Ragnarok-Proofing: In Across A Billion Years, the protagonist (who is a junior member of a mixed alien archaeological expedition) is off to a dig site containing artifacts of the High Ones, a race that existed over a BILLION years ago, give or take a hundred million years. All the technology found is in perfect working order including a large sphere that proves to be a holographic projector that sends them questing after the lost secrets of these ancient precurser beings. Think about that, the percentile error alone covers a span of geological time greater than the death of the dinosaurs all the way to now and the stuff works perfectly even advanced robots stored on asteroids in the depths of space. Even if something is 100.00 percent proof against rust, corrosion by oxygen, UV radiation, deterioration caused by plants taking root, and inedible, over that time scale you'd expect it to be engulfed in lava or hit by an asteroid.

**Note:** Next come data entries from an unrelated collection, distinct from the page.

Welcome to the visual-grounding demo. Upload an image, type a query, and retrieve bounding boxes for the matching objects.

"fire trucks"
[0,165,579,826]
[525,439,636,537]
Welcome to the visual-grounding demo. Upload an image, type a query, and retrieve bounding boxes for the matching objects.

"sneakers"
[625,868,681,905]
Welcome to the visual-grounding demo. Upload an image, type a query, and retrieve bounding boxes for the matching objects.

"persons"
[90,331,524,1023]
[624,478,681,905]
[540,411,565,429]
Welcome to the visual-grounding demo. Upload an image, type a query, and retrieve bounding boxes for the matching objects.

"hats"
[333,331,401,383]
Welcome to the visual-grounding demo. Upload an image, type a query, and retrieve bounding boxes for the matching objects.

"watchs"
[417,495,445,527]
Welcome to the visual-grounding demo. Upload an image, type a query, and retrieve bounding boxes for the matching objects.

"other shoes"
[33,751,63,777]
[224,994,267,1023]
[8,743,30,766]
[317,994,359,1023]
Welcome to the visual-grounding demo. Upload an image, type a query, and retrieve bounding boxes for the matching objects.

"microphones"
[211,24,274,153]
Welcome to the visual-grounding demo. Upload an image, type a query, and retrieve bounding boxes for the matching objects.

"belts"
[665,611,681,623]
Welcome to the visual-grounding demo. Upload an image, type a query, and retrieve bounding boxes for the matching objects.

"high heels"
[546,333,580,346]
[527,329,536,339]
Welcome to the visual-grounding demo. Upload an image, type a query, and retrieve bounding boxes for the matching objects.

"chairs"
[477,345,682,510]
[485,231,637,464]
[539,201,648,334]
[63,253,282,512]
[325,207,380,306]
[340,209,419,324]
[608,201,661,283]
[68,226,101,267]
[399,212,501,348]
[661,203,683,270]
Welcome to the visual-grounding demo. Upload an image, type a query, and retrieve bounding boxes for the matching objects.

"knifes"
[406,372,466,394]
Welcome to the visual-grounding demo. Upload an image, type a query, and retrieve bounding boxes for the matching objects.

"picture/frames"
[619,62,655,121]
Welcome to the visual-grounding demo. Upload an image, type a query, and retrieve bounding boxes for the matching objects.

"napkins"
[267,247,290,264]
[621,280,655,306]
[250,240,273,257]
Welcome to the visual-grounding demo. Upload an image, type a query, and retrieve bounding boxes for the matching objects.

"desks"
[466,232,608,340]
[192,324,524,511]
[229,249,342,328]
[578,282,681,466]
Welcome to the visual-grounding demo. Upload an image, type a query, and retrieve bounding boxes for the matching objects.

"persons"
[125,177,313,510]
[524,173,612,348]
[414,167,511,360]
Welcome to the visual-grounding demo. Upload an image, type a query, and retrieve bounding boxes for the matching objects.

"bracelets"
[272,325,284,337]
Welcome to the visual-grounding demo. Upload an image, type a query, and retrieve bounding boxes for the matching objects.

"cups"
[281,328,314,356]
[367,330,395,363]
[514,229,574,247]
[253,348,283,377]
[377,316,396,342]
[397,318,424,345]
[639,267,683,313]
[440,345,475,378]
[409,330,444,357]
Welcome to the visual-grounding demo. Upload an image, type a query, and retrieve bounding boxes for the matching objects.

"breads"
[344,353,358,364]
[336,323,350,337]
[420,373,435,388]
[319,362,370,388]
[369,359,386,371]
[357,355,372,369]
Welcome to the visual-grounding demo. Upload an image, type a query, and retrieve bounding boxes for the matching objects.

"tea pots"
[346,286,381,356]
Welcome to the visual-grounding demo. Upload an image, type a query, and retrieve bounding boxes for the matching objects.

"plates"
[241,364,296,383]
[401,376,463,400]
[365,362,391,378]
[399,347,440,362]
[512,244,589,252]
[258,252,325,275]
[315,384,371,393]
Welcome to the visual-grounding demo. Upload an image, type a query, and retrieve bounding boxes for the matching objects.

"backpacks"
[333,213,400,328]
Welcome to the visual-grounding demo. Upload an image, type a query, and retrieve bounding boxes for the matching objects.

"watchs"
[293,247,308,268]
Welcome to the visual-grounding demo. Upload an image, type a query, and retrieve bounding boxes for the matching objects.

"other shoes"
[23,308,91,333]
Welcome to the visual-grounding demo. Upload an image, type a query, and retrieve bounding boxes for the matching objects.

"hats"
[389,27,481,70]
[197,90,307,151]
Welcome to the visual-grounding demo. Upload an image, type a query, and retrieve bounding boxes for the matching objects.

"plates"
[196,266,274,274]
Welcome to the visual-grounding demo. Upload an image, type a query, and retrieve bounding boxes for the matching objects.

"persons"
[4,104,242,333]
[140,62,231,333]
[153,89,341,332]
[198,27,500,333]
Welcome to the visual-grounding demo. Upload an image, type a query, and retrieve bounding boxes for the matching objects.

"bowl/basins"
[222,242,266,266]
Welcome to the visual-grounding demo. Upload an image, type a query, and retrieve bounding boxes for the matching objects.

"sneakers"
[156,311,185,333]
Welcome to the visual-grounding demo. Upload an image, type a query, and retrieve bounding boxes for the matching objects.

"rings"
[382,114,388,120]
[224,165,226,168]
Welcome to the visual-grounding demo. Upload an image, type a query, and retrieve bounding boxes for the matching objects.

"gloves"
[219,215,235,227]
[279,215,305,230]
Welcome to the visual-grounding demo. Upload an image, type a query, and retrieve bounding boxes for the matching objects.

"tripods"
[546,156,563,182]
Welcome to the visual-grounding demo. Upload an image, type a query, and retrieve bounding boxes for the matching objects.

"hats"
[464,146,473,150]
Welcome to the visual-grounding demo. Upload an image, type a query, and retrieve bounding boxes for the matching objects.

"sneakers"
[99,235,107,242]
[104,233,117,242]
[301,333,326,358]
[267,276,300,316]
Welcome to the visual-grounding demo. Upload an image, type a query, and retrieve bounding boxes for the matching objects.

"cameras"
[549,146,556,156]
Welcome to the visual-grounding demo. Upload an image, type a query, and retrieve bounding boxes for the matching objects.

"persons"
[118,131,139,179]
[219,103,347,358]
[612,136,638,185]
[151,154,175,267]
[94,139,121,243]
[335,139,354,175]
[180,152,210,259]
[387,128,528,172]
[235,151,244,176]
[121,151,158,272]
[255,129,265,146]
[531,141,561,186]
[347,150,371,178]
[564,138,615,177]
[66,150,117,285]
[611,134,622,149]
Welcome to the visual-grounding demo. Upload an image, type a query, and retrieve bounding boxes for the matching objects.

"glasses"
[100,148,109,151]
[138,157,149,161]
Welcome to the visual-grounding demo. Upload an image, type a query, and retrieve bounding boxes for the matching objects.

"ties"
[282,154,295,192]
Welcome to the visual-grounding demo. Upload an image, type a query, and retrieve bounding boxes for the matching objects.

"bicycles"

Reality Show: Foretold in The Pain Peddlers, with a horrid TV show that gives new meaning to the phrase "Operating theater".
Religious Robot: "Good News from the Vatican" is a satirical look at the election of the first robot Pope. Obviously to become Pope he'd have needed to spend years working his way up to cardinal.
Switching P.O.V.: The Book of Skulls has 4 PoVs, all first person. He's said that he found getting the voices right and distinct quite difficult. And it wasn't like he was new in the field at the time!
Thank the Maker: In Tower of Glass, the "androids"note misnamed — they're artificially created biological beings, who tend to refer to themselves as "vat-born", with humans being "womb-born" worship the man who created the process by which they're made. This leads to an all-out rebellion when said creator shatters their faith by fervently denouncing their personhood.
Time Travel for Fun and Profit: In Up the Line, most of the major characters work for the Time Service. The protagonist and several other characters are Couriers, who take parties of tourists to sightsee historical events. One use for the hefty fees charged to the tourists is financing scholarly research via time travel.